** Start EXCERPT PROVIDED **

Build your own crawlers

Spider, Spider

© Lead Image © mtkang, 123RF.com

© Lead Image © mtkang, 123RF.com

Article from Issue 191/2016
Author(s):

Scrapy is an open source framework written in Python that lets you build your own crawlers with minimal effort for professional results.

A crawler demonstrates the capabilities of version 1.0 of the Scrapy framework [1] running under Python 2.7 [2]. Scrapy is an open source framework for extracting data from websites. It recursively crawls through HTML documents and follows all the links it finds.

In the spirit of HTML5, the test created in this article is designed to reveal non-semantic markup on websites. The crawler counts the number of words used per page, as well as the number of characteristic tag groups (Table 1), saving the results along with the URL in a database.

Table 1

Definition of Stored Metrics

Metric

Meaning

keywords

Number of words in the <title> tag

words

Number of all words except keywords

relevancy

Frequency of keywords in the total number of words

tags

Total number of all tags

semantics

Total number of all semantic tags

links

Total number of all <a> tags with an <href> attribute

injections

Number of third-party resources

To install the required packages, I used the Debian 8 Apt package manager:

apt-get install python-pip libxslt1-dev python-dev python-lxml

The packages include the Python package manager (Pip), the libxslt library along with the header files, the Python header files, and the Python bindings for libxml and libxslt. Because Debian 8 comes with Python 2.7 and libxml pre-installed, you can install Scrapy as follows:

pip install scrapy

Unlike Apt, Pip installs as the latest Scrapy version for Python 2.7 from the Python package index [3].

** End EXCERPT PROVIDED **

◆ STATED PROBLEM
Swap "crawlers" for "spiders" and write out the passage of the Scrapy crawler article starting with "Article from Issue" and going on through "for professional results.". The lines that come next play no part in this.

** Start RECORDS SHOWN **

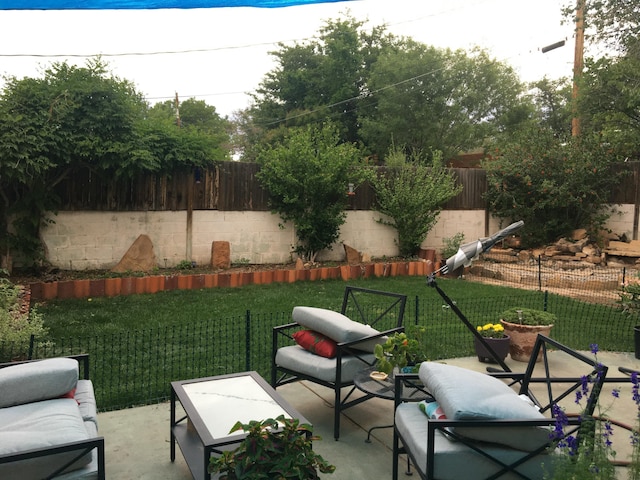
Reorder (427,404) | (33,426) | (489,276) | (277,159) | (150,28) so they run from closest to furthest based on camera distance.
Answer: (33,426) < (427,404) < (150,28) < (277,159) < (489,276)

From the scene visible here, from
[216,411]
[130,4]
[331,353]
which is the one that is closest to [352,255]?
[331,353]

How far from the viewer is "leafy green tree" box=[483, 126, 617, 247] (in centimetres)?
1219

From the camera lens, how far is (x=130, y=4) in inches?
147

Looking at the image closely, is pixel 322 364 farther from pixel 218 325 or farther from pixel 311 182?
pixel 311 182

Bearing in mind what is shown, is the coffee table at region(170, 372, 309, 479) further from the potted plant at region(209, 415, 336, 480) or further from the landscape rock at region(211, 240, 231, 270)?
the landscape rock at region(211, 240, 231, 270)

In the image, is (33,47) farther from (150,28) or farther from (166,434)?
(166,434)

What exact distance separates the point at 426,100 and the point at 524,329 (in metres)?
18.0

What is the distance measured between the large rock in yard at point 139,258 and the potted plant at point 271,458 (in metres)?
7.53

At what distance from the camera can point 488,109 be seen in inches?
980

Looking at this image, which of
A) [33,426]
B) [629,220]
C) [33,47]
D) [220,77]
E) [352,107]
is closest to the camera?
[33,426]

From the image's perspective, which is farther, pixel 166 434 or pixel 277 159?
pixel 277 159

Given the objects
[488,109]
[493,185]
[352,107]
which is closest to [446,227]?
Answer: [493,185]

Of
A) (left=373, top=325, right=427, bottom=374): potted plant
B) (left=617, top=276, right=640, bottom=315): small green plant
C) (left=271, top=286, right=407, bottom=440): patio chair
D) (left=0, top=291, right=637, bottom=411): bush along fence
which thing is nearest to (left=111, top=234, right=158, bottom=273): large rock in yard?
(left=0, top=291, right=637, bottom=411): bush along fence

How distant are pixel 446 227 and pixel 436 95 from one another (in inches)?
438
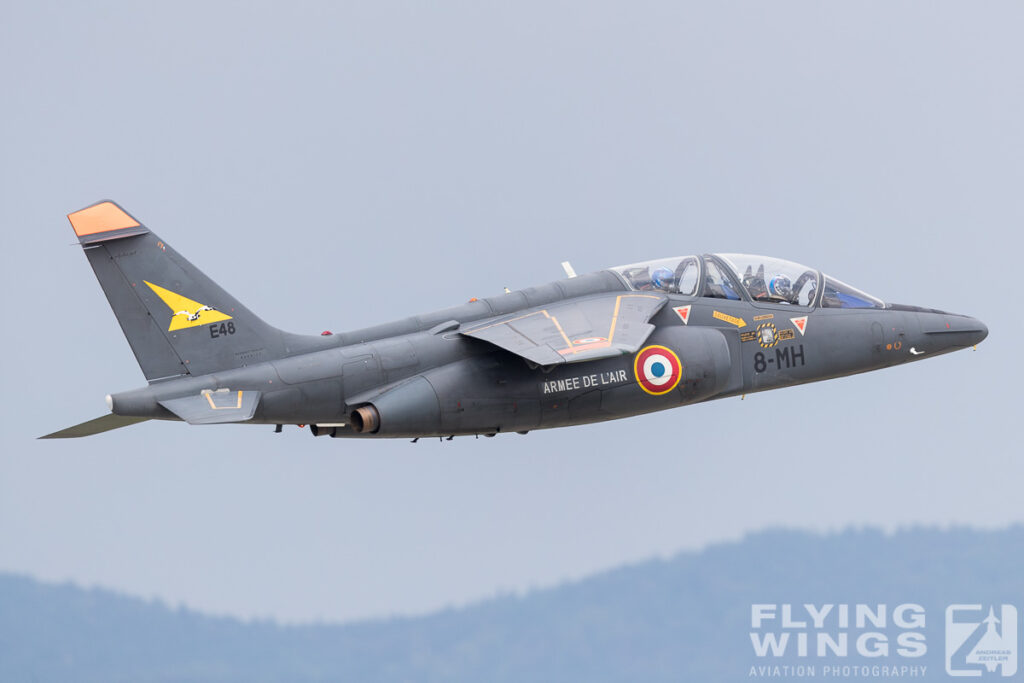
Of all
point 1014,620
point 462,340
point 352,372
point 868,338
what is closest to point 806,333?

** End RECORDS SHOWN **

◆ THE ANSWER
Article from Issue 191/2016
Author(s):

Scrapy is an open source framework written in Python that lets you build your own spiders with minimal effort for professional results.